Ken Burns, director of Hemingway, Civil War, Jazz, Baseball, The Vietnam War and many other lauded documentaries. Photo by Evan Barlow


At a distance from all the films, they look like this. “Oh, that’s a Ken Burns film. I know what that means.” There is not a film even remotely similar to one another in how they’ve been accomplished. Everything is calibrated and recalibrated. Some films are mostly narration with very few first- person voices, or lots of narration and talking heads, or very few talking heads and many, many voices and less narration. Some films have been only first-person voices and talking heads and title cards replacing narration. Other films have a plethora of still photographs. Other films are about periods where there are no still photographs, so it’s all live cinematography, like Thomas Jefferson.
The thing that is recognizable is the fact they are each united by a common factor, which is me, and that I’m not doing it in any false way. I’m really struggling, and no film has a formula. I agonize over it. It’s why a three-part series on Ernest Hemingway took six-and-a-half years. It’s why I’m working on a history of the American Revolution that we want to finish in 2025, a year before the 250th anniversary, and I wake up at three in the morning with a knot in my stomach, because that feels like tomorrow. Because our process demands that we question absolutely everything.
11. Be so super careful not to believe your own PR, or not to create a PR myth that you can’t handle. In many ways, that’s what did Hemingway in. Obviously, there were extenuating, genetic and circumstantial things. But, everybody makes the fish bigger the farther away from the lake you get. It’s just what human beings do. You just have to be careful to make sure that your own art and your own intimate relationships are free of mythology about yourself.
12. The people who are the cinema trivia experts, who have seen everything and can press the buzzer and win Jeopardy, are great — but they sometimes miss the forest for the trees. If you aren’t getting influenced from everywhere, from nature, from, if you’re of that type, faith. Faith has lots of different contexts. We have faith in process, for example, and the opposite of faith in process is not doubt. Doubt is the engine of faith. The opposite of faith is certainty. “Oh, this is right.” “This scene works, we’re leaving.” And that means no complicating material can come into it, because the scene “already works,” and that’s all that matters, which is a dead end. So you need to draw from literature, from
art, from nature, from other people, from observation, from religion — if that’s your thing.
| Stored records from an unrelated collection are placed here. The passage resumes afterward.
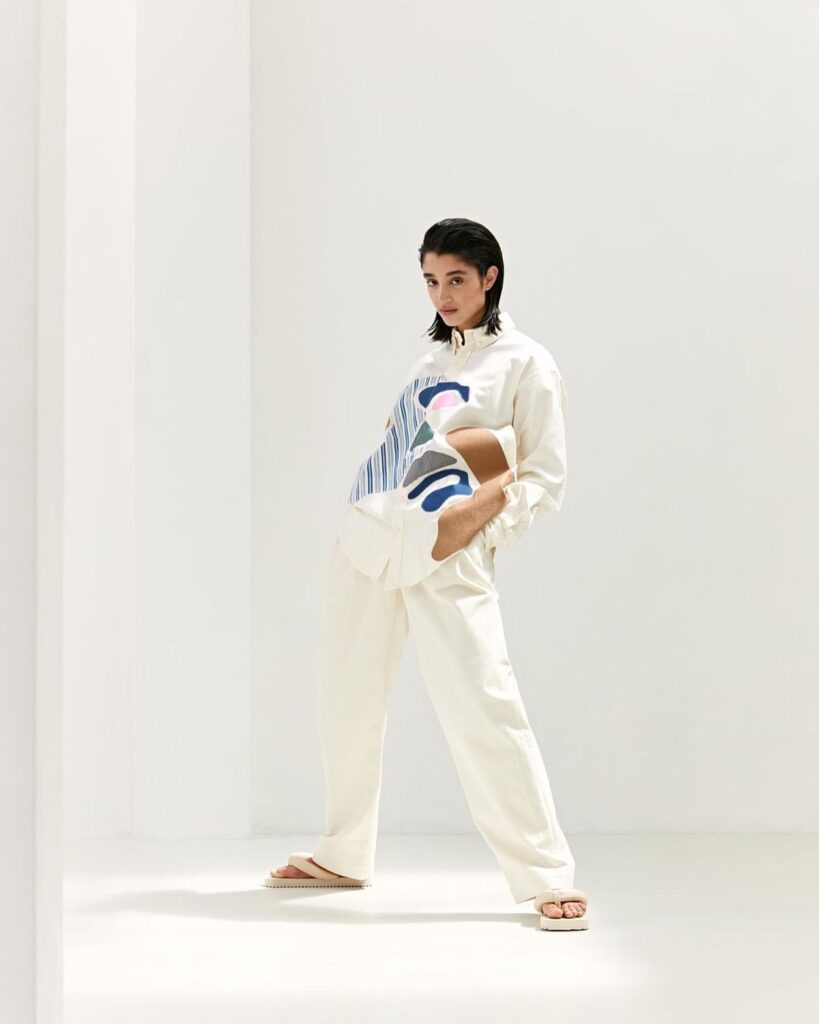 In studio picture of a model wearing Martan white trousers and printed shirt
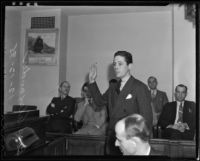 Ross Alexander raises his hand in testimony, Los Angeles, 1935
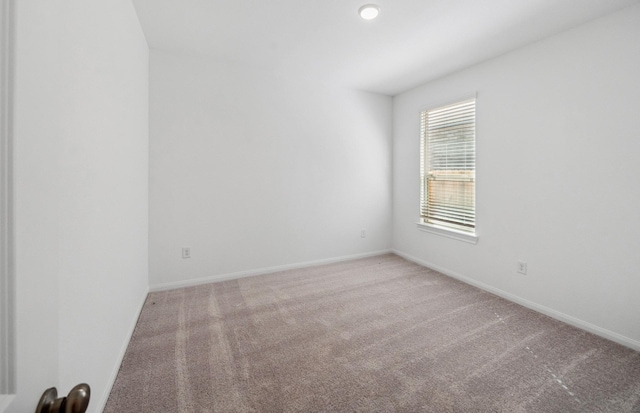 unfurnished room featuring carpet and baseboards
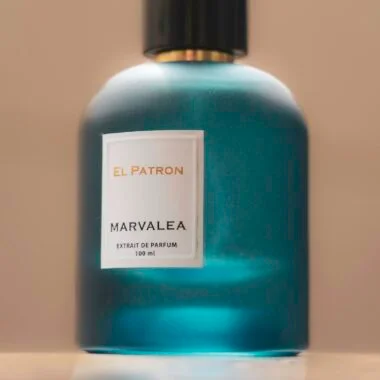 A chic teal perfume bottle labeled El Patron Marvalea, resting elegantly on a reflective surface.
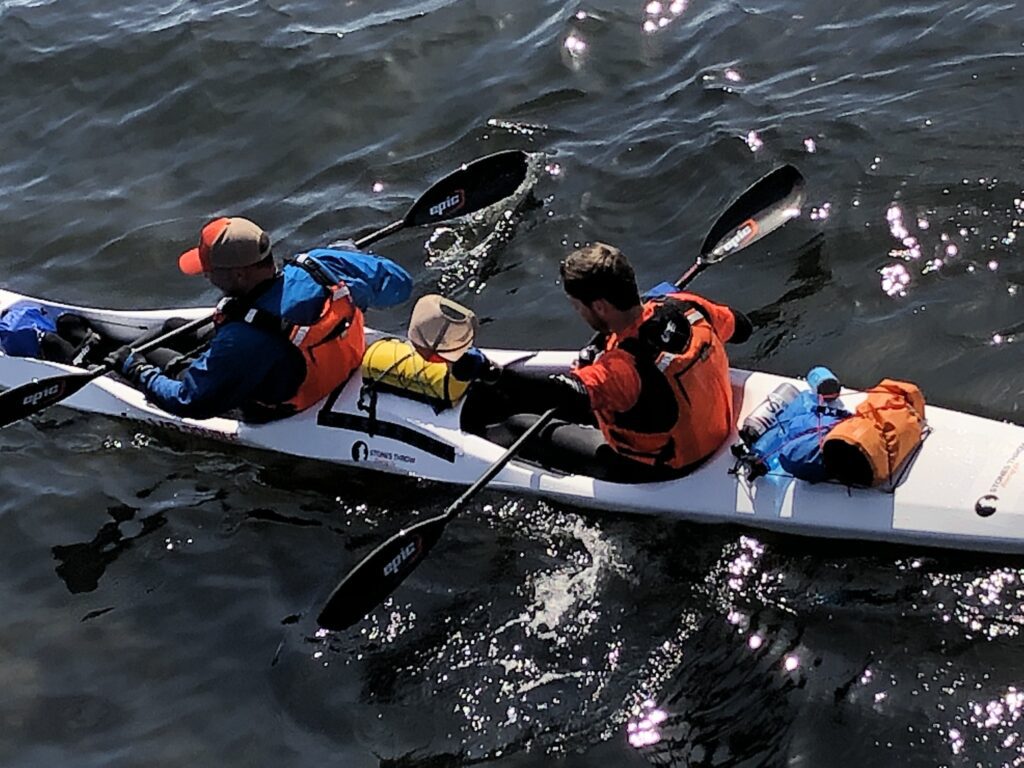 Bart Maupin, a Washington highway patrol officer, and Marc Fuhrmeister paddle in unison on their white kayak.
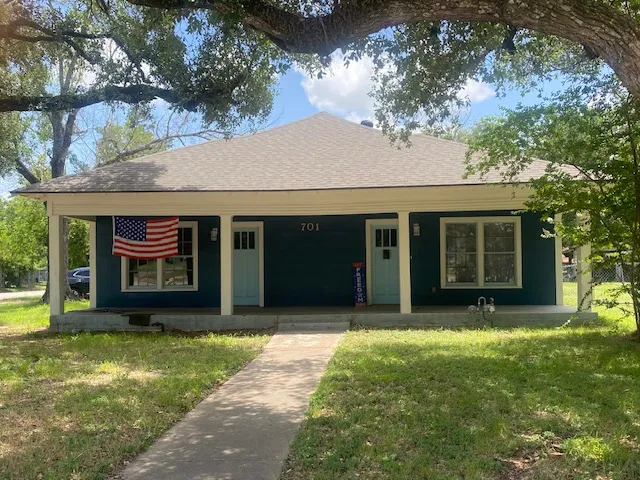 a front view of a house with a garden and yard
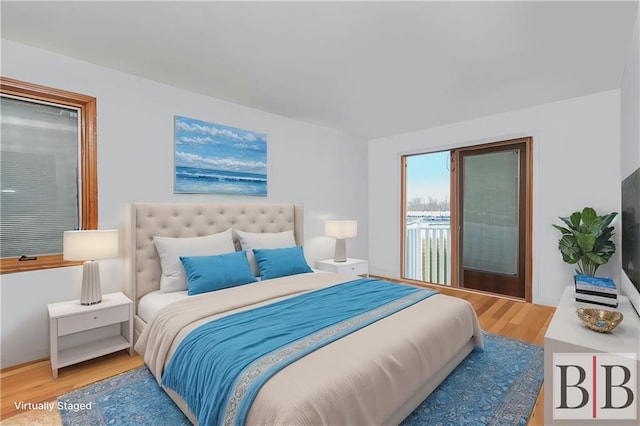 bedroom featuring wood finished floors and access to exterior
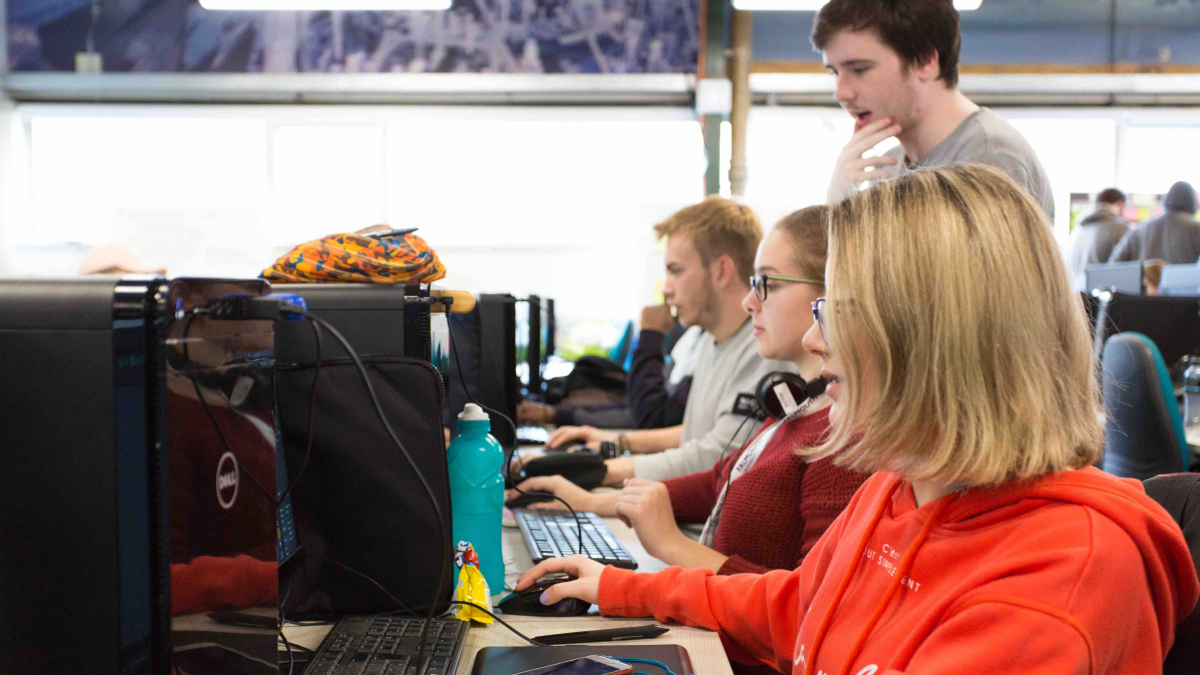 Falmouth University students sitting at computers working together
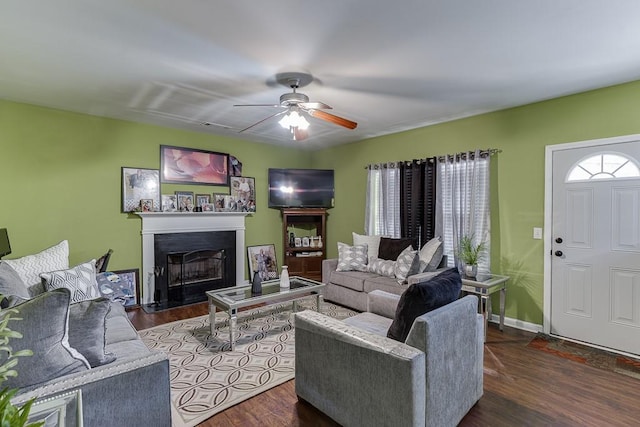 living room featuring dark wood-type flooring and ceiling fan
Ken Burns and Dayton Duncan in production on Country Music


13. In music, it’s not the notes, it’s the intervals between them. In film, it’s not the actual shot, it’s the cut between the two shots.
14. I have lots of friends who went to Hollywood to make it and they gave themselves five years. And if they didn’t, they were going to come back. And they didn’t make it in five years, and they didn’t make it in 10. They’re scuffling around and the best they could do was an afterschool special when they wanted to be Howard Hawks, or John Ford, or Alfred Hitchcock, or Sir Carol Reed. There’s a kind of prison to not being able to say, I want to do this, I can only do this my way. That’s why I made the decision long ago to move to New Hampshire. People said, “You’re moving to New Hampshire? Are you out of your mind?”
I knew that if I could move someplace where I didn’t have that pressure, I wouldn’t put those rolls of film up on top of the refrigerator and wake up 25 years later, having not done that film, but made a good living. A lot of those people were looking for the payday and a lot of people that I know, that didn’t get stuck, they got their five-year plan, they made an industrial film that was popular in Hollywood, and then they were trapped. They couldn’t not do that. There was a nut they had to have. They had to live in a certain neighborhood that meant a certain house, and that meant a certain mortgage, and they need a certain car, and then all of a sudden, who’s driving who?
Hemingway, directed by Ken Burns and Lynn Novick, premieres on PBS tonight.